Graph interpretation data

══════

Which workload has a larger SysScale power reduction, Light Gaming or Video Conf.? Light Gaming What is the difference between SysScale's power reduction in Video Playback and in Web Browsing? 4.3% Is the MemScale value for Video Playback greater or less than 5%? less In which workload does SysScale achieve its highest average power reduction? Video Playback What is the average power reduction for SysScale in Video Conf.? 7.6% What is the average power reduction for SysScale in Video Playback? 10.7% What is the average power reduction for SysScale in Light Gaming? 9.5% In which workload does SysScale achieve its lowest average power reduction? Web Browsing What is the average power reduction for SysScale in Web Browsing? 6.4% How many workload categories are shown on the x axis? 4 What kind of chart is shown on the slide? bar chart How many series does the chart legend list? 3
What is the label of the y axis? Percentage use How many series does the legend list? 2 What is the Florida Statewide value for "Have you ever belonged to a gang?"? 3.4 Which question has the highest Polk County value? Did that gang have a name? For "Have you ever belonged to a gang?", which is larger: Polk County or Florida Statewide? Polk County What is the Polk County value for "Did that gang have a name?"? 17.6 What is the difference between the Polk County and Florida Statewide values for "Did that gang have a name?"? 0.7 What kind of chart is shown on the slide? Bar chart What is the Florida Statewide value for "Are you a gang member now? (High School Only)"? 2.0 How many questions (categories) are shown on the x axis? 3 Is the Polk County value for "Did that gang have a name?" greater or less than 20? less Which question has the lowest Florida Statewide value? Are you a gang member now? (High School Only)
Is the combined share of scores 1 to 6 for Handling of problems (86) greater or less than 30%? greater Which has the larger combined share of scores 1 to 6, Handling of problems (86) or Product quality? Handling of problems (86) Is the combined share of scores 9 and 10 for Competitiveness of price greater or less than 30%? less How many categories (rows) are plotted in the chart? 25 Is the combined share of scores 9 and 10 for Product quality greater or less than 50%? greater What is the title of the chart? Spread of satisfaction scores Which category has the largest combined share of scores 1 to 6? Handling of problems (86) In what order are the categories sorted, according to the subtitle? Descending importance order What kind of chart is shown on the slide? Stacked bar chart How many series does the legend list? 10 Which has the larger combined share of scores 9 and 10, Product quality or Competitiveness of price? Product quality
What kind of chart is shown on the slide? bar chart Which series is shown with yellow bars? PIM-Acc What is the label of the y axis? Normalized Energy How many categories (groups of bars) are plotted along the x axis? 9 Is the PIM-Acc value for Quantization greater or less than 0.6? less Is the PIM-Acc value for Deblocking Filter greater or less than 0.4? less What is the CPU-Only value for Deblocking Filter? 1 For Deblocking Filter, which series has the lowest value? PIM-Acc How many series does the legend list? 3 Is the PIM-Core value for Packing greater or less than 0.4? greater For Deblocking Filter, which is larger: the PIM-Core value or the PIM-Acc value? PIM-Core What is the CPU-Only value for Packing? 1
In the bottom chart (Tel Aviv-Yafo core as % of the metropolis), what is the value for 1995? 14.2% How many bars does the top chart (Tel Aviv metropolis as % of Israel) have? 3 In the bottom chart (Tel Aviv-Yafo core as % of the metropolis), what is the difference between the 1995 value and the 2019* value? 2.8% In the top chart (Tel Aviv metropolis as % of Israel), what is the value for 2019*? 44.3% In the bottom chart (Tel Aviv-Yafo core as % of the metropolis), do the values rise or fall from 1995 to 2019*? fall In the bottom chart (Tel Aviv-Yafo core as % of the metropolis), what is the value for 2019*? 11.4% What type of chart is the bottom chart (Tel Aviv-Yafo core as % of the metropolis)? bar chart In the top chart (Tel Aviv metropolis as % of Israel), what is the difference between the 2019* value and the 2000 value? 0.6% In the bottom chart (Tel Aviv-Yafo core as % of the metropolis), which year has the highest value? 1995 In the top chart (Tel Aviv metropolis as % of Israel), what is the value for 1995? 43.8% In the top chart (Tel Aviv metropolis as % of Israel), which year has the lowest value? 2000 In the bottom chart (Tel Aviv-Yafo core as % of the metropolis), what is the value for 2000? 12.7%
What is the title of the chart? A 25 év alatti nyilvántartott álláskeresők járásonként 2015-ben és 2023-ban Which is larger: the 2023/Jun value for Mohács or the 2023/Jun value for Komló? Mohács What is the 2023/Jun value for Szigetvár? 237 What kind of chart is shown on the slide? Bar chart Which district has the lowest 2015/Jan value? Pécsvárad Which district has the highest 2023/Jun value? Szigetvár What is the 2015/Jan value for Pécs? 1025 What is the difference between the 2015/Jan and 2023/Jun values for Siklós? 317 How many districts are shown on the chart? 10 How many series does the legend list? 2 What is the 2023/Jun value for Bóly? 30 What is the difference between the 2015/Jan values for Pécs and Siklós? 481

══════

Copy out every one of the records above line for line, without changing a word.

RESPONSE BOX.
Which workload has a larger SysScale power reduction, Light Gaming or Video Conf.? Light Gaming What is the difference between SysScale's power reduction in Video Playback and in Web Browsing? 4.3% Is the MemScale value for Video Playback greater or less than 5%? less In which workload does SysScale achieve its highest average power reduction? Video Playback What is the average power reduction for SysScale in Video Conf.? 7.6% What is the average power reduction for SysScale in Video Playback? 10.7% What is the average power reduction for SysScale in Light Gaming? 9.5% In which workload does SysScale achieve its lowest average power reduction? Web Browsing What is the average power reduction for SysScale in Web Browsing? 6.4% How many workload categories are shown on the x axis? 4 What kind of chart is shown on the slide? bar chart How many series does the chart legend list? 3
What is the label of the y axis? Percentage use How many series does the legend list? 2 What is the Florida Statewide value for "Have you ever belonged to a gang?"? 3.4 Which question has the highest Polk County value? Did that gang have a name? For "Have you ever belonged to a gang?", which is larger: Polk County or Florida Statewide? Polk County What is the Polk County value for "Did that gang have a name?"? 17.6 What is the difference between the Polk County and Florida Statewide values for "Did that gang have a name?"? 0.7 What kind of chart is shown on the slide? Bar chart What is the Florida Statewide value for "Are you a gang member now? (High School Only)"? 2.0 How many questions (categories) are shown on the x axis? 3 Is the Polk County value for "Did that gang have a name?" greater or less than 20? less Which question has the lowest Florida Statewide value? Are you a gang member now? (High School Only)
Is the combined share of scores 1 to 6 for Handling of problems (86) greater or less than 30%? greater Which has the larger combined share of scores 1 to 6, Handling of problems (86) or Product quality? Handling of problems (86) Is the combined share of scores 9 and 10 for Competitiveness of price greater or less than 30%? less How many categories (rows) are plotted in the chart? 25 Is the combined share of scores 9 and 10 for Product quality greater or less than 50%? greater What is the title of the chart? Spread of satisfaction scores Which category has the largest combined share of scores 1 to 6? Handling of problems (86) In what order are the categories sorted, according to the subtitle? Descending importance order What kind of chart is shown on the slide? Stacked bar chart How many series does the legend list? 10 Which has the larger combined share of scores 9 and 10, Product quality or Competitiveness of price? Product quality
What kind of chart is shown on the slide? bar chart Which series is shown with yellow bars? PIM-Acc What is the label of the y axis? Normalized Energy How many categories (groups of bars) are plotted along the x axis? 9 Is the PIM-Acc value for Quantization greater or less than 0.6? less Is the PIM-Acc value for Deblocking Filter greater or less than 0.4? less What is the CPU-Only value for Deblocking Filter? 1 For Deblocking Filter, which series has the lowest value? PIM-Acc How many series does the legend list? 3 Is the PIM-Core value for Packing greater or less than 0.4? greater For Deblocking Filter, which is larger: the PIM-Core value or the PIM-Acc value? PIM-Core What is the CPU-Only value for Packing? 1
In the bottom chart (Tel Aviv-Yafo core as % of the metropolis), what is the value for 1995? 14.2% How many bars does the top chart (Tel Aviv metropolis as % of Israel) have? 3 In the bottom chart (Tel Aviv-Yafo core as % of the metropolis), what is the difference between the 1995 value and the 2019* value? 2.8% In the top chart (Tel Aviv metropolis as % of Israel), what is the value for 2019*? 44.3% In the bottom chart (Tel Aviv-Yafo core as % of the metropolis), do the values rise or fall from 1995 to 2019*? fall In the bottom chart (Tel Aviv-Yafo core as % of the metropolis), what is the value for 2019*? 11.4% What type of chart is the bottom chart (Tel Aviv-Yafo core as % of the metropolis)? bar chart In the top chart (Tel Aviv metropolis as % of Israel), what is the difference between the 2019* value and the 2000 value? 0.6% In the bottom chart (Tel Aviv-Yafo core as % of the metropolis), which year has the highest value? 1995 In the top chart (Tel Aviv metropolis as % of Israel), what is the value for 1995? 43.8% In the top chart (Tel Aviv metropolis as % of Israel), which year has the lowest value? 2000 In the bottom chart (Tel Aviv-Yafo core as % of the metropolis), what is the value for 2000? 12.7%
What is the title of the chart? A 25 év alatti nyilvántartott álláskeresők járásonként 2015-ben és 2023-ban Which is larger: the 2023/Jun value for Mohács or the 2023/Jun value for Komló? Mohács What is the 2023/Jun value for Szigetvár? 237 What kind of chart is shown on the slide? Bar chart Which district has the lowest 2015/Jan value? Pécsvárad Which district has the highest 2023/Jun value? Szigetvár What is the 2015/Jan value for Pécs? 1025 What is the difference between the 2015/Jan and 2023/Jun values for Siklós? 317 How many districts are shown on the chart? 10 How many series does the legend list? 2 What is the 2023/Jun value for Bóly? 30 What is the difference between the 2015/Jan values for Pécs and Siklós? 481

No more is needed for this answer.